Including $300m senior unsecured notes due July 2019, Ithaca has total debt funding capacity of $950m.
Graham Forbes, Chief Financial Officer said, "The facilities are 'right sized' for our needs as we begin the process of de-leveraging the business following completion of all offshore drilling operations prior to Stella first oil and receipt of the proceeds from the sale of the Norwegian business expected in Q3-2015."
Significantly, the decision to replace the former corporate facility with a junior reserve based lending (RBL) facility means there are no longer historic financial covenant tests attached to the debt facilities. That ensures that its ability to finance itself through the use of debt will depend on the future value of the company's assets.
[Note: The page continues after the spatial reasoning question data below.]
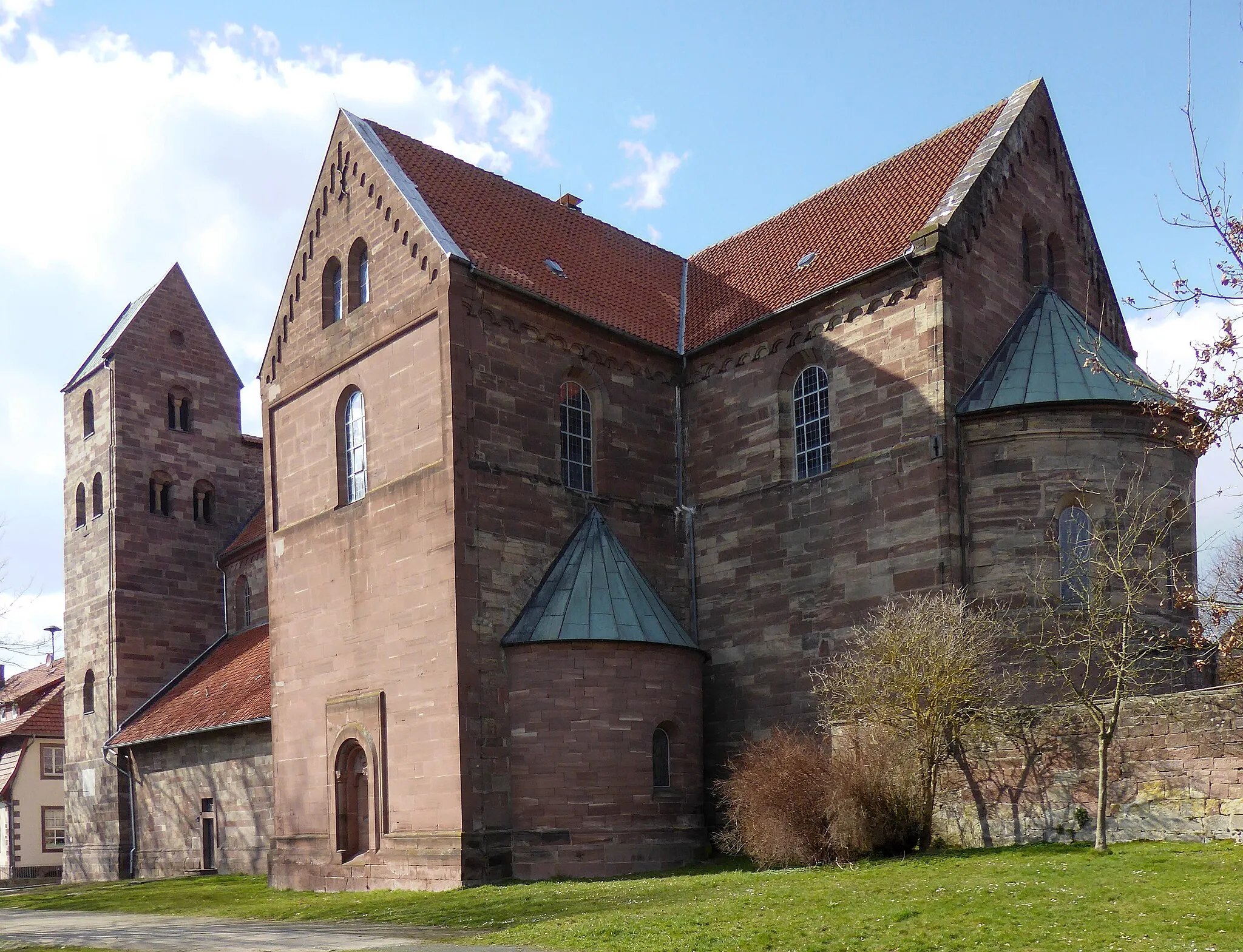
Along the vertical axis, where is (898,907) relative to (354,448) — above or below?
below

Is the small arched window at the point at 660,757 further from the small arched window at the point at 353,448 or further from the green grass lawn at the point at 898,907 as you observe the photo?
the small arched window at the point at 353,448

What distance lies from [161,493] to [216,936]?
83.4ft

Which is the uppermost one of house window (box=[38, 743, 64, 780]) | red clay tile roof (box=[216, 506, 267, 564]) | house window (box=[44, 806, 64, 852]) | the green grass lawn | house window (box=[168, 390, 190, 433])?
house window (box=[168, 390, 190, 433])

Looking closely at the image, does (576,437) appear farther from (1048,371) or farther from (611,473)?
(1048,371)

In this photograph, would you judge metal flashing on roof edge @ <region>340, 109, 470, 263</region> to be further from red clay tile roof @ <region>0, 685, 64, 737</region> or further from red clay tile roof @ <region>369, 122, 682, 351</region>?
red clay tile roof @ <region>0, 685, 64, 737</region>

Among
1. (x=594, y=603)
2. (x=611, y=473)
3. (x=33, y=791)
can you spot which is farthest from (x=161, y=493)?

The exploration outfit forecast that its peak debt requirement prior to Stella start-up would reach $825-850m in the second quarter of 2015, resulting in headroom of over $100m.
According to analysts at Westhouse Securities the extension and simplification is good for Ithaca Energy. Stella should be onstream in Q2 2016 and with capex tailing off rapidly in H2 2015. The analysts predicted that free cash-flow should then be above $20m in the second half of 2015.
The broker retained its buy recommendation and 80p target price.
As of 15:33 shares in the company were higher by 4.08% to $1.02 in Toronto trading.